Swings and Roundabouts

I am tired.

I’ve been staring at this computer screen for several days, in an attempt to find work of some description online. I’ve also been climbing towers, exploring old buildings, walking the streets, going out for weird and wonderful meals, visiting torture chambers and attending the opening ceremony of the Vanalinna Päevad. It’s all very well, this travelling thing, but I seem to be crashing and burning. Energy levels are at an all-time low, and it’s really warm, to top it all off.

Anyway. Thankfully, Tallinn is a friendly, helpful sort of place, filled with lots of useful little things that are designed to make life easier and a generally more pleasant experience. Like in the supermarket, for example. Don’t you just hate it when the cashier fires everything through at lightning speed, and is ready to move on to the next customer while you’re still frantically trying to pack everything? It makes me nervous, and I end up throwing everything into bags in no particular order, flustered, as both cashier and next customer watch me silently and impatiently. Not so in the local Rimi supermarket! Here, they have a diagonal divider sort of thing, which is simply pushed across to split the conveyor belt in half, allowing you to pack at your own speed as the cashier moves on to the next customer. Their groceries come out at the right, yours remain separate on the left. When you’ve finished, the cashier will simply slide the divider across and repeat the process to keep the line moving. So simple! And yet so impressive.

What was I saying before I became irrationally enthusiastic about Estonian supermarket conveyor belts? Yes, I’m tired. In fact, after clambering up and down the spiral stone staircases in the towers of the Old Town the other day, aided only by a rope, I was near the point of collapse. How lovely is it, then, that Tallinn sees fit to have little relaxing park areas with not only benches and summer seats, but actual built-in sun loungers?! Perfect. I recuperated in the sunshine for a while, and then wandered over to take a look at an odd playground game I’d seen some small children playing. It was nothing more than some large wheels mounted at just below knee-height. The idea seems to be that you balance on them and run across them as they move under your feet. Ha. I climbed on to one in the name of experimentation.

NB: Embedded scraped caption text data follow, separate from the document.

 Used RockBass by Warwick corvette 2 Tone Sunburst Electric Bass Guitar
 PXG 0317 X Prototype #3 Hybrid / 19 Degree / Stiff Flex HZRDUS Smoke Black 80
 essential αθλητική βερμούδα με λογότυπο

I am not exactly renowned for my balancing skills; obviously my decision was accompanied by a lot of shrieking, wobbling and flailing of arms.

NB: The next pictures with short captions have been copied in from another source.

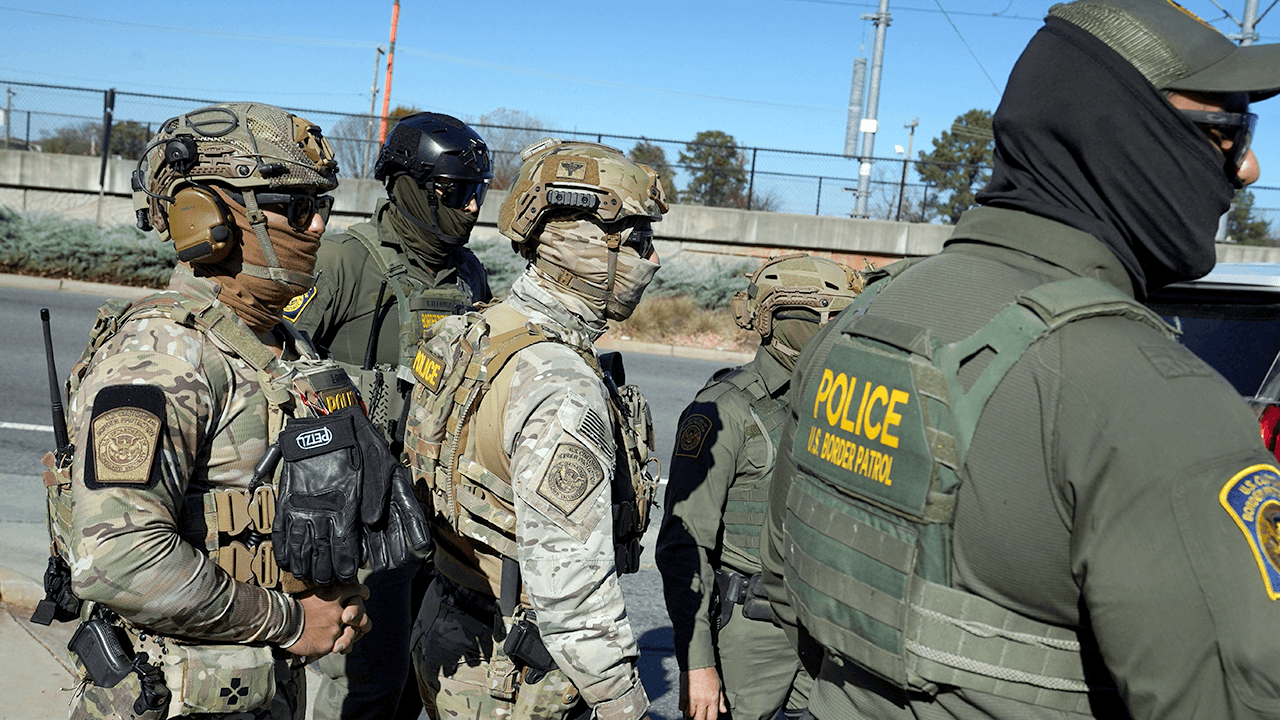 DHS says ICE agents will not be at polling places during midterms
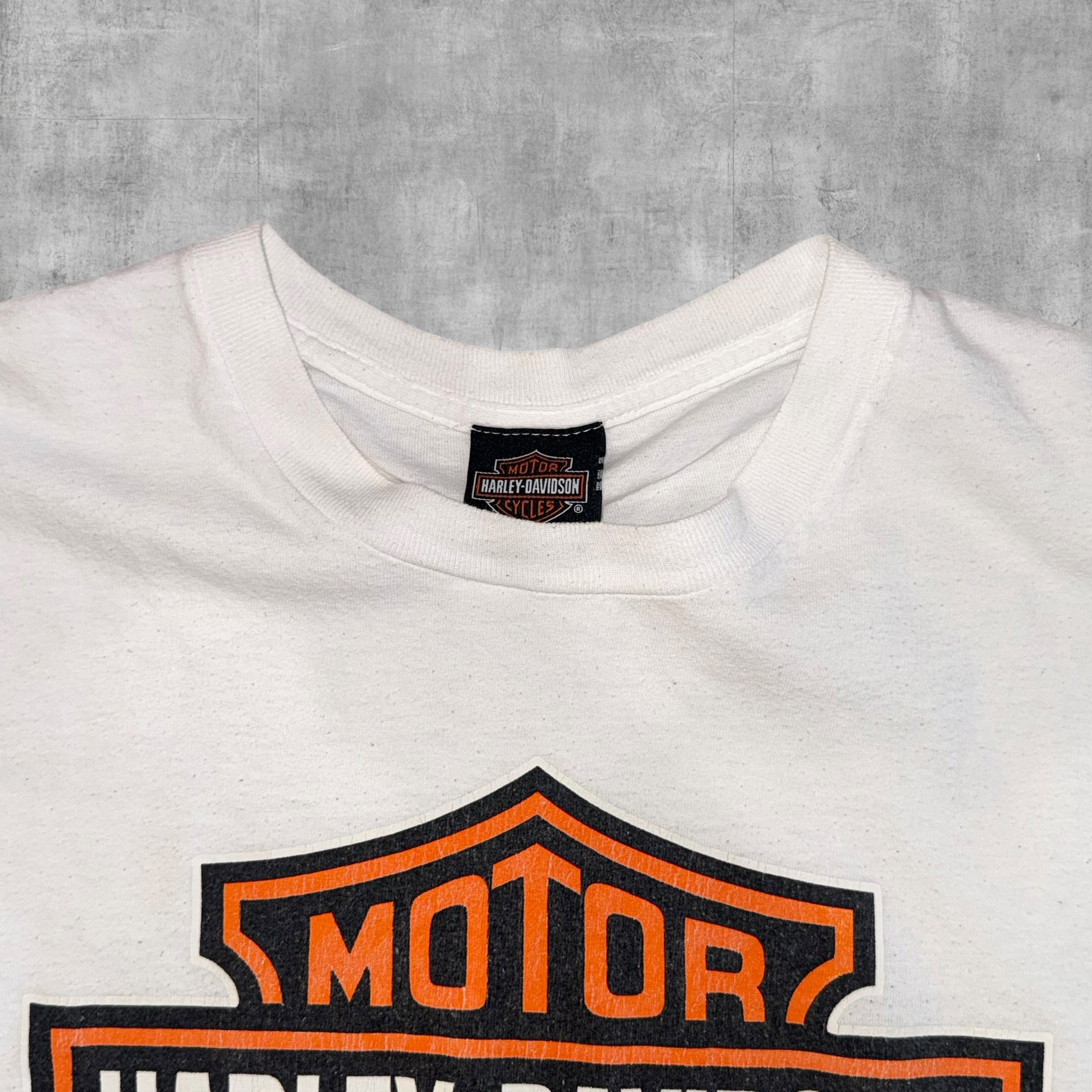 HARLEY DAVIDSON ROCKLIN CALIFORNIA - XL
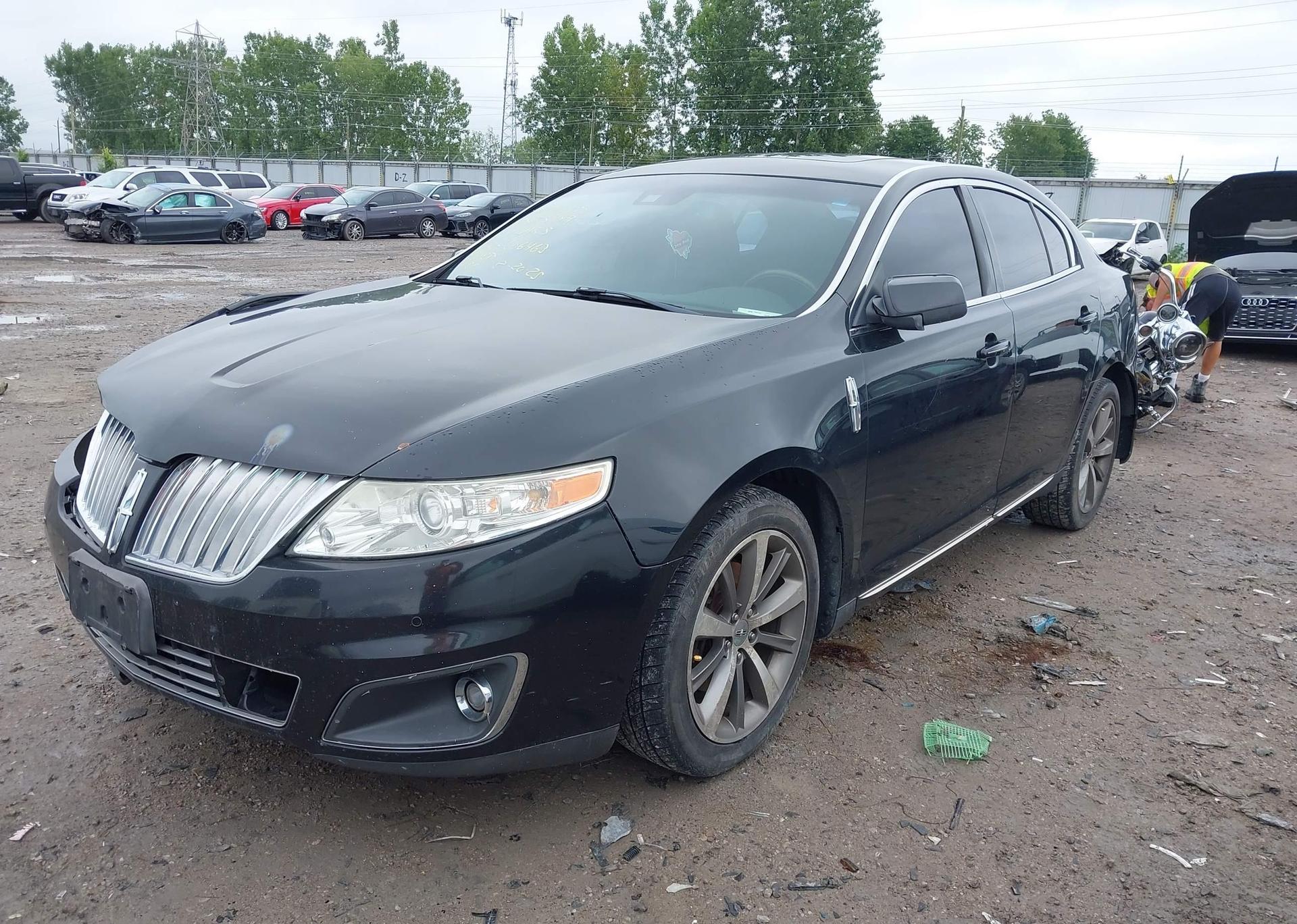 2009 LINCOLN MKS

I was a little embarrassed to realise that not only was I being observed by a group of local studenty-types, but that one of them was taking photographs of my undignified performance with a very professional-looking camera. I paused, distracted, to point this out to Riho. “Maybe he’s collecting material for his blog,” suggested Riho wryly. I realised that I couldn’t really complain, and was about to return to my determined balancing efforts when one of the guys took a flying leap on to my wheel and babbled something unintelligible at me. I looked blankly at him before falling off quite suddenly. He made a gesture, and I understood that I was to get back on to the Wheel Of Death. “Plizz,” he added, nodding seriously. I looked nervously at Riho. “He’s playing the game with you,” explained Riho, who seemed to be finding the whole thing quite amusing. “You both run around on the wheel and try to make the other one lose their balance.”

Bravely, I got back on to the wheel. The guy looked confidently at me. I fell off.

It’s not really my type of game, anyway.